Selon le secrétaire aux revendications, le corps professoral de l’IUG après avoir constaté une mauvaise foi de la part du recteur et du gouvernement, à travers le département de tutelle, dans le payement de leurs heures supplémentaires 2011-2012 et 2012-2013, a décidé d’utiliser la manière forte, en décrétant d’abord une cessation de travail de 48h (le 1er et 2 octobre 2014) puis une grève de 72h (les 13, 14, et 15 Octobre dernier), avant d’aller en grève illimitée, le 16 Octobre dernier qui se poursuit toujours.

«Une Assemblée générale des professeurs nous a donnée le quitus : pas de cours avant le payement de ces arriérés», nous a confié M. Boubou DOUCOURE.

Selon lui, l’IUG est un établissement d’enseignement supérieur à caractère professionnel qui évolue, depuis 2011, dans le système LMD. A ce titre, le stage constitue le sixième semestre et s’il n’est pas validé, l’étudiant ne peut prétendre avoir son diplôme, a-t-il martelé.

Dans son mémoire en défense, du 5 septembre 2014, le ministère de l’Enseignement supérieur et de la recherche scientifique reconnaît ces arriérés comme un droit aux enseignants et s’est même engagé pour leur payement.

«Ces heures ont été autorisées, à titre de régularisation respectivement par Arrêté N°2014-17411/MESRS-SG, du 30 juin 2014, et l’arrêté N°2014-1743/MERS-SG, du 30 juin 2014. Elles sont évaluées à un montant de  619 200 000 francs CFA», précise le document.

Par contre, le département se défend quant il s’agit des heures supplémentaires de cours, au titre de l’année 2013-2014 avant le 1er octobre 2014: «Il faut distinguer les heures supplémentaires du 1er semestre de l’année 2013-2014 (S1, S3 et S5) qui s’élèvent à un montant de 89 640 000 francs CFA dont l’arrêté autorisant lesdites heures est en cours de visa. Pour ce qui est des heures supplémentaires du 2ème semestre de l’année 2013-2014 (S2 et S4) qui se chiffrent à 46 280 000 FCFA, son projet d’arrêté est en cours d’élaboration», souligne-t-on.

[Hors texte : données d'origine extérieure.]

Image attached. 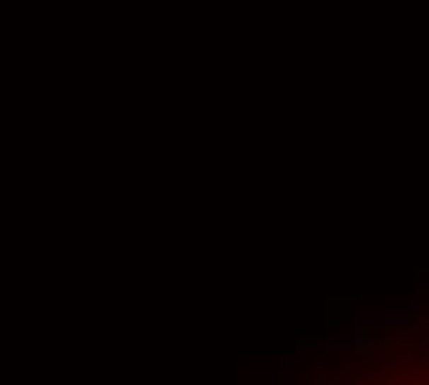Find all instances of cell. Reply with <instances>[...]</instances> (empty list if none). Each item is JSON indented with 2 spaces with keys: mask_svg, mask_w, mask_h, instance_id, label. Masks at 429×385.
I'll return each instance as SVG.
<instances>
[{
  "mask_svg": "<svg viewBox=\"0 0 429 385\" xmlns=\"http://www.w3.org/2000/svg\"><path fill=\"white\" fill-rule=\"evenodd\" d=\"M407 318H411V311H404V308H400V311H389V315H382V323H389V326H392V323H407Z\"/></svg>",
  "mask_w": 429,
  "mask_h": 385,
  "instance_id": "2",
  "label": "cell"
},
{
  "mask_svg": "<svg viewBox=\"0 0 429 385\" xmlns=\"http://www.w3.org/2000/svg\"><path fill=\"white\" fill-rule=\"evenodd\" d=\"M418 348H422V352H429V330H425V333L418 337Z\"/></svg>",
  "mask_w": 429,
  "mask_h": 385,
  "instance_id": "3",
  "label": "cell"
},
{
  "mask_svg": "<svg viewBox=\"0 0 429 385\" xmlns=\"http://www.w3.org/2000/svg\"><path fill=\"white\" fill-rule=\"evenodd\" d=\"M377 348H382V345H377L374 337H367V333H359V337H352V352H355V356H374Z\"/></svg>",
  "mask_w": 429,
  "mask_h": 385,
  "instance_id": "1",
  "label": "cell"
}]
</instances>
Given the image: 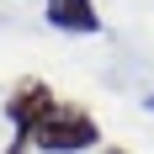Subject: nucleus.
<instances>
[{
  "label": "nucleus",
  "instance_id": "1",
  "mask_svg": "<svg viewBox=\"0 0 154 154\" xmlns=\"http://www.w3.org/2000/svg\"><path fill=\"white\" fill-rule=\"evenodd\" d=\"M32 143H37L43 154H85V149H96V143H101V128H96V117H91L85 106L53 101V112L37 122Z\"/></svg>",
  "mask_w": 154,
  "mask_h": 154
},
{
  "label": "nucleus",
  "instance_id": "2",
  "mask_svg": "<svg viewBox=\"0 0 154 154\" xmlns=\"http://www.w3.org/2000/svg\"><path fill=\"white\" fill-rule=\"evenodd\" d=\"M48 112H53V91H48L43 80H16L11 96H5V117H11V128H16V143L5 154H27L32 133H37V122H43Z\"/></svg>",
  "mask_w": 154,
  "mask_h": 154
},
{
  "label": "nucleus",
  "instance_id": "3",
  "mask_svg": "<svg viewBox=\"0 0 154 154\" xmlns=\"http://www.w3.org/2000/svg\"><path fill=\"white\" fill-rule=\"evenodd\" d=\"M48 27L59 32H101L96 0H48Z\"/></svg>",
  "mask_w": 154,
  "mask_h": 154
},
{
  "label": "nucleus",
  "instance_id": "4",
  "mask_svg": "<svg viewBox=\"0 0 154 154\" xmlns=\"http://www.w3.org/2000/svg\"><path fill=\"white\" fill-rule=\"evenodd\" d=\"M143 106H149V112H154V96H143Z\"/></svg>",
  "mask_w": 154,
  "mask_h": 154
},
{
  "label": "nucleus",
  "instance_id": "5",
  "mask_svg": "<svg viewBox=\"0 0 154 154\" xmlns=\"http://www.w3.org/2000/svg\"><path fill=\"white\" fill-rule=\"evenodd\" d=\"M106 154H122V149H106Z\"/></svg>",
  "mask_w": 154,
  "mask_h": 154
}]
</instances>
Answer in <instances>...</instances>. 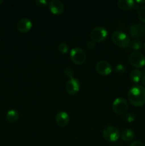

Selon le secrétaire général par intérim du comité syndical, tous les documents officiels venant du département attestent que les revendications des enseignants sont légitimes et qu’ils seront mis dans leurs droits. Mais là où réside le véritable problème, c’est la responsabilité dans le payement des sous. En effet, explique-t-il, le département a demandé au rectorat de prendre en charge les frais imputés à ces heures supplémentaires sur son budget autonome. Depuis, le recteur ne cherche qu’à déplacer le problème, a-t-il expliqué.

«Tantôt, il prétend que le syndicat n’a jamais négocié avec le Rectorat et qu’il aurait appris la grève, à travers le ministre de la Fonction publique. Souvent, il dit avoir échangé plusieurs correspondances avec la DFM pour avoir le financement. Tantôt, il affirme également que les enseignants n’ont ni bouclé, ni publié les résultats de l’année 2013-2014», nous rapporte Waly Badji SISSOKO.

Selon M. SISSOKO, les enseignant encadrent, surveillent et corrigent les feuilles d’évaluation, mais ils n’ont pas vocation à publier les résultats d’un examen.

Donc, à ce niveau, le recteur doit s’interroger lui-même sur ses responsabilités dans la crise.

Pour le moment, à l’IUG, l’heure est au blocage: les enseignants ont raccroché la craie jusqu’au payement de leurs arriérés d’encadrement et d’heures supplémentaires, au tire de 2O11-2012 et 2012- 2013, pendant que l’année 2013-2014 reste aussi à boucler.